### Text block
- - - -
I don’t know why he recounted that kind of detail in his memoirs. It’s an ugly piece of circumstantial evidence. But it lends credibility and authenticity to the descriptions, what a writer calls verisimilitude. It didn’t surprise me. He also describes — and I have to say this being an honest historian — going to another location a few weeks later and being driven around in a bus; then being told by the bus driver to look through a peep hole into the back of the bus where he saw a number of prisoners being gassed by the exhaust fumes. So I accept that this kind of experiment was made on a very limited scale, but that it was rapidly abandoned as being a totally inefficient way of killing people. But, I don’t accept that the gas chambers existed, and this is well known. I’ve seen no evidence at all that gas chambers existed.
- - - -
### Rows
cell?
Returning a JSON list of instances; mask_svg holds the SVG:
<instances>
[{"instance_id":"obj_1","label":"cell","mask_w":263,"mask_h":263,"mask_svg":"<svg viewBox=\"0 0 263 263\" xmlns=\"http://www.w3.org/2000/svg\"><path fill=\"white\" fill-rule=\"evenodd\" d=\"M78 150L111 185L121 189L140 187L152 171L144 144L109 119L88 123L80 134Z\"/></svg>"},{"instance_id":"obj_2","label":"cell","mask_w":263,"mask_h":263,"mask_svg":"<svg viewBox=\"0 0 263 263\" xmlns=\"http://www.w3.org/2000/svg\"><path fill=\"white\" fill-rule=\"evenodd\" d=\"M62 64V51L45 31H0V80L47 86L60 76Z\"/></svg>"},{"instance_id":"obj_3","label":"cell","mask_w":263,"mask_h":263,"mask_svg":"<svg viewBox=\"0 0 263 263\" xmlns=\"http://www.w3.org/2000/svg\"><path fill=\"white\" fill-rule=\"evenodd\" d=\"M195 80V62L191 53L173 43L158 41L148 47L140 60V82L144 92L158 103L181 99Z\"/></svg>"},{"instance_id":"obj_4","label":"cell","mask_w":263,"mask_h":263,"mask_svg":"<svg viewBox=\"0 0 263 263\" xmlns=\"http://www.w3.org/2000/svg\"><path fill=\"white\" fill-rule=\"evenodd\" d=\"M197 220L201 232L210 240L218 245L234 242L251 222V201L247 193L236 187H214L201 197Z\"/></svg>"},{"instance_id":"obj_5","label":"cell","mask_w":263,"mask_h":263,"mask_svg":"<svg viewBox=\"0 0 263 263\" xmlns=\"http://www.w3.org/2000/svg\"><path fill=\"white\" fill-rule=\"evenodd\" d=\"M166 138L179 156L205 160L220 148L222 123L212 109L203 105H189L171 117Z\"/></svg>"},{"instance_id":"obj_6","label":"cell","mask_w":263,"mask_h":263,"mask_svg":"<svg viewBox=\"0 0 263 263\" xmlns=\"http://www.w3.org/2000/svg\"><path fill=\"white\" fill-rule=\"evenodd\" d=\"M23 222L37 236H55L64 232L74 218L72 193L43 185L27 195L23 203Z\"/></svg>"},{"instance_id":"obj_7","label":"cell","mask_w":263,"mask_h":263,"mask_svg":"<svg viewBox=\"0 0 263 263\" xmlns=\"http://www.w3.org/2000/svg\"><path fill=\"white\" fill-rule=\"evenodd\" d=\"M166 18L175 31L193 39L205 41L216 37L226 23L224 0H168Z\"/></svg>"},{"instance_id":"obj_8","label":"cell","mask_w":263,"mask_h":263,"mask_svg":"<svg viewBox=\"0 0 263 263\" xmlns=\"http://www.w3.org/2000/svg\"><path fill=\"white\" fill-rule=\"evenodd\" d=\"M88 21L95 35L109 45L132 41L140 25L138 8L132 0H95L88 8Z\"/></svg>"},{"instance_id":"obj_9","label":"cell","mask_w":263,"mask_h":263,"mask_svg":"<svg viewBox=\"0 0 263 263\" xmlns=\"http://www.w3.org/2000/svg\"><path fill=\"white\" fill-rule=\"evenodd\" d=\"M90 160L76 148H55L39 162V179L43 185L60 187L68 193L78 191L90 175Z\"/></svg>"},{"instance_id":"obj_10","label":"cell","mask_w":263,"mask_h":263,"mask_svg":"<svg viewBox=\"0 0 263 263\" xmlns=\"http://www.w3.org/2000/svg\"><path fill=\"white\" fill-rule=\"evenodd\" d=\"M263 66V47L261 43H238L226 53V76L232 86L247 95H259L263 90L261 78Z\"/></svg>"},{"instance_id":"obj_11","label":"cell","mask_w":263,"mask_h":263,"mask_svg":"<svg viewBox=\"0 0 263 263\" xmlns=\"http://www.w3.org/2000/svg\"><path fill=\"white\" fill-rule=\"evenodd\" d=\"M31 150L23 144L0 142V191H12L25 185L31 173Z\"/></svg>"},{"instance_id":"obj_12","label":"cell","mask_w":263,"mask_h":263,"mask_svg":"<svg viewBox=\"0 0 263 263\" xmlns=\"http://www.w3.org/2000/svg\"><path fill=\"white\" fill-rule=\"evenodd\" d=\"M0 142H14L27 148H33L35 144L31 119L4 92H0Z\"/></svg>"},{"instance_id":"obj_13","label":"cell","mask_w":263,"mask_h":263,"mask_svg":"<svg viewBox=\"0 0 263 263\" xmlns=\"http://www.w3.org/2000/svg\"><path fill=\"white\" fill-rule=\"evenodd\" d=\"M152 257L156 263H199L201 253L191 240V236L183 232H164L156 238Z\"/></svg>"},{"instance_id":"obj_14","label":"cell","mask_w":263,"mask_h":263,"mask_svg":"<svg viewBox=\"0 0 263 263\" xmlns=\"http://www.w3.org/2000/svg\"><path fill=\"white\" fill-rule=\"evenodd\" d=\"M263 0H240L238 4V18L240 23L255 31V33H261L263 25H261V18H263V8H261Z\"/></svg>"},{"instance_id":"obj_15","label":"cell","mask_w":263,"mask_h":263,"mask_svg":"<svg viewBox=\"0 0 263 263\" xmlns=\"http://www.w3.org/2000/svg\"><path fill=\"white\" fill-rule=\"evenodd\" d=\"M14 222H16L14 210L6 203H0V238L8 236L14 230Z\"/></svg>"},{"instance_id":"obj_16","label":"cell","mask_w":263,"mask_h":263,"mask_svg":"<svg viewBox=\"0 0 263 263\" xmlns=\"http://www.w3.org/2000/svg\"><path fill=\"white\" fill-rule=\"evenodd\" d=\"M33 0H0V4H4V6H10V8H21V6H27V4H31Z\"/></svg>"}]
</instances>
- - - -
### Instructions
a) Return the memoirs passage starting at "I don’t know" and ending at "gas chambers existed.".
b) Resume the memoirs passage from the point where it stops.
The items play no part in what comes next and can be set aside.

### Results of the exercise
a)
I don’t know why he recounted that kind of detail in his memoirs. It’s an ugly piece of circumstantial evidence. But it lends credibility and authenticity to the descriptions, what a writer calls verisimilitude. It didn’t surprise me. He also describes — and I have to say this being an honest historian — going to another location a few weeks later and being driven around in a bus; then being told by the bus driver to look through a peep hole into the back of the bus where he saw a number of prisoners being gassed by the exhaust fumes. So I accept that this kind of experiment was made on a very limited scale, but that it was rapidly abandoned as being a totally inefficient way of killing people. But, I don’t accept that the gas chambers existed, and this is well known. I’ve seen no evidence at all that gas chambers existed.

b)
In these papers we see Eichmann loyally standing up for his superiors, Himmler and Heydrich. He’s constantly wondering where the order came from, if there was an order. On one occasion he goes so far, and in a rather paranoid way, to say if there was such an order then it could only have come from outside Germany, and why. Which is bringing us back on that other track of “were we duped by the Zionists in some way?”
Eichmann constantly ravages the memoirs of Rudolf Höss, as I mentioned. This is again another reason “not to publish” the Eichmann memoirs, and not to grant them any credence, because for our opponents the Höss memoirs are a keystone of the Holocaust legend. Eichmann describes the refusal of the government of Slovakia, and other countries where he operated, to intercede on behalf of their Jewish people. They were glad to get clean of them. And that again is something these people wouldn’t have wanted to be published.
He also describes an odd case in Theresienstadt. He describes how one of the girls on a train-load of Jews who were being shipped off to Auschwitz protested loudly and vociferously that she wasn’t Jewish. Giving her the benefit of the doubt, she was unloaded at one station and taken to Theresienstadt (which was a Prominentenlager for the Jews in Czechoslovakia). But here the Jewish leader of the camp protested noisily about having a non-Jew foisted on them. This again is a rather ugly depiction of the way that man behaves unto man.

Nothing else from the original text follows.